Tribunal Administratif de Marseille — Décision N° TA13-2600835

mardi 3 mars 2026

JuridictionTribunal Administratif de Marseille
SectionTribunal Administratif de Marseille
N° DossierTA13-2600835
TypeOrdonnance
RecoursExcès de pouvoir
Avocat requérantSAID SOILIHI

Résumé IA

Le Tribunal administratif de Marseille, statuant par ordonnance, donne acte du désistement d'instance de la requérante. Le juge constate que, suite au rejet de sa demande de référé-suspension, la requérante n'a pas confirmé le maintien de sa requête principale en annulation dans le délai légal. Elle est donc réputée s'être désistée de son recours contre le rejet implicite de sa demande d'admission au séjour, en application de l'article R. 612-5-2 du code de justice administrative.

Texte intégral

Par une requête, enregistrée le 20 janvier 2026, Mme A... B..., représentée par Me Said Soilihi, demande au tribunal, à titre principal, d’annuler la décision implicite par laquelle le préfet des Bouches-du-Rhône a rejeté sa demande d’admission au séjour.

Vu les autres pièces du dossier.

Vu l’ordonnance n° 2600844 du 26 janvier 2026 du juge des référés du tribunal administratif de Marseille rejetant la requête tendant à la suspension de l’exécution de la décision en litige.

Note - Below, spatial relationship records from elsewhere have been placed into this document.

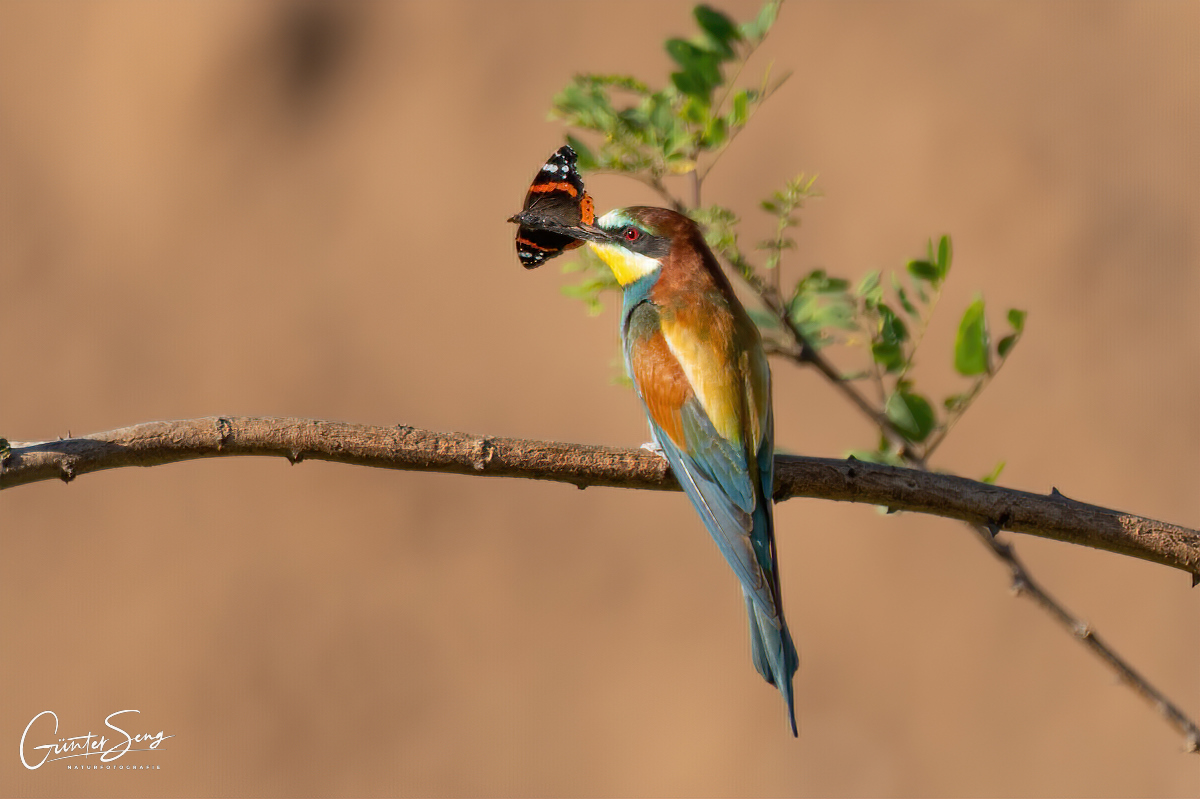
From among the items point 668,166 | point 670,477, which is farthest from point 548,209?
point 670,477

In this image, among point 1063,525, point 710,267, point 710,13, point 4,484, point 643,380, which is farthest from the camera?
point 710,267

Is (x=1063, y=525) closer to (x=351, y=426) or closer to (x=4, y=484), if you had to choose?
(x=351, y=426)

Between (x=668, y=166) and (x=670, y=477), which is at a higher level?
(x=668, y=166)

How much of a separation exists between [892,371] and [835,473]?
0.55 ft

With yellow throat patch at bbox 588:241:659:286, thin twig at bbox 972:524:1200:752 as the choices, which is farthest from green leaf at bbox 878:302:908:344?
yellow throat patch at bbox 588:241:659:286

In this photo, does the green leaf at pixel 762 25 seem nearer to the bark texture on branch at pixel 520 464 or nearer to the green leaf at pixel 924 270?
the green leaf at pixel 924 270

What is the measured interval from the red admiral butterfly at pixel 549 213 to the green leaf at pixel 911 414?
21.2 inches

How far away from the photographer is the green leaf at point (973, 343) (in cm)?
118

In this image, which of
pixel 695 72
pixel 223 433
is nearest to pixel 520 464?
pixel 223 433

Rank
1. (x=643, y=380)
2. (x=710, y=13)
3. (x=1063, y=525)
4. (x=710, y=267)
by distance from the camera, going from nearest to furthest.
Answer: (x=1063, y=525) → (x=710, y=13) → (x=643, y=380) → (x=710, y=267)

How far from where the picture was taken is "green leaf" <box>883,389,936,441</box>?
1.22 metres

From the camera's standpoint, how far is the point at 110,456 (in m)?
0.98

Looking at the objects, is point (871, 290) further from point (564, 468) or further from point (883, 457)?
point (564, 468)

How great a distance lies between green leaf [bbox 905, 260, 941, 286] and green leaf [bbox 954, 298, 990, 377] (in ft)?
0.35
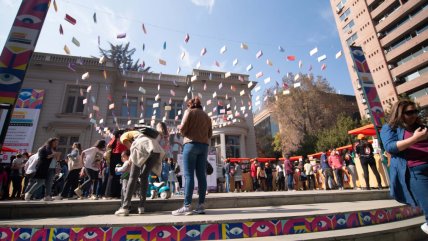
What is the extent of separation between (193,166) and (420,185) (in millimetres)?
2648

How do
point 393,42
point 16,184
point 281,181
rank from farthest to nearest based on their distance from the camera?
1. point 393,42
2. point 281,181
3. point 16,184

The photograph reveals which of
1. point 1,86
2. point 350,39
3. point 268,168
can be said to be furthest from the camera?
point 350,39

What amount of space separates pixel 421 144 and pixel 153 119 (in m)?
18.8

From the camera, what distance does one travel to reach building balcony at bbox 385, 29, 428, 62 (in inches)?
956

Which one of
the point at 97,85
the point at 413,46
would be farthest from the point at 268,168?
the point at 413,46

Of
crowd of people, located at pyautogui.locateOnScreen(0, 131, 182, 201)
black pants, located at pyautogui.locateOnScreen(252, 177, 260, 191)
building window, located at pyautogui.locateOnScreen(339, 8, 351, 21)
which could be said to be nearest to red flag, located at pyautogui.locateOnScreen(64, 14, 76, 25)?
crowd of people, located at pyautogui.locateOnScreen(0, 131, 182, 201)

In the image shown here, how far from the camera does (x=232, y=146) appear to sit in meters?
20.2

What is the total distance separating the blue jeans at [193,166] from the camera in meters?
3.21

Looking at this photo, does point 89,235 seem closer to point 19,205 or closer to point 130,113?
point 19,205

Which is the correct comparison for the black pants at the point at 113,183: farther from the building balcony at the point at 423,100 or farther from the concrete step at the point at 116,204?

Vu le code de justice administrative.

Considérant ce qui suit :
Aux termes de l’article R. 222-1 du code de justice administrative : « (…) les présidents de formation de jugement des tribunaux (…) peuvent, par ordonnance : / 1( donner acte des désistements (...) ». Aux termes de l’article R. 612-5-2 du même code : « En cas de rejet d'une demande de suspension présentée sur le fondement de l'article L. 521-1 au motif qu'il n'est pas fait état d'un moyen propre à créer, en l'état de l'instruction, un doute sérieux quant à la légalité de la décision, il appartient au requérant, sauf lorsqu'un pourvoi en cassation est exercé contre l'ordonnance rendue par le juge des référés, de confirmer le maintien de sa requête à fin d'annulation ou de réformation dans un délai d'un mois à compter de la notification de ce rejet. A défaut, le requérant est réputé s'être désisté ».
2. Par une requête enregistrée le 20 janvier 2026 sous le n° 2600844, Mme B... a demandé au juge des référés, sur le fondement de l’article L. 521-1 du code de justice administrative, la suspension de l’exécution de la décision implicite par laquelle le préfet des Bouches-du-Rhône a rejeté sa demande d’admission au séjour. Par une ordonnance du 26 janvier 2026, le juge des référés a rejeté cette requête au motif qu’aucun moyen n’était propre à créer, en l’état de l’instruction, un doute sérieux quant à la légalité de la décision attaquée. Cette ordonnance a été notifiée le 29 janvier 2026 à Mme B... qui n’a pas confirmé le maintien de sa requête dans le délai prévu par les dispositions précitées de l’article R. 612-5-2 du code de justice administrative, et qui doit, dès lors, être réputée s’être désistée. Un tel désistement est pur et simple, rien ne s’oppose à ce qu’il en soit donné acte.


O R D O N N E :

Article 1er : Il est donné acte du désistement d’instance de Mme B....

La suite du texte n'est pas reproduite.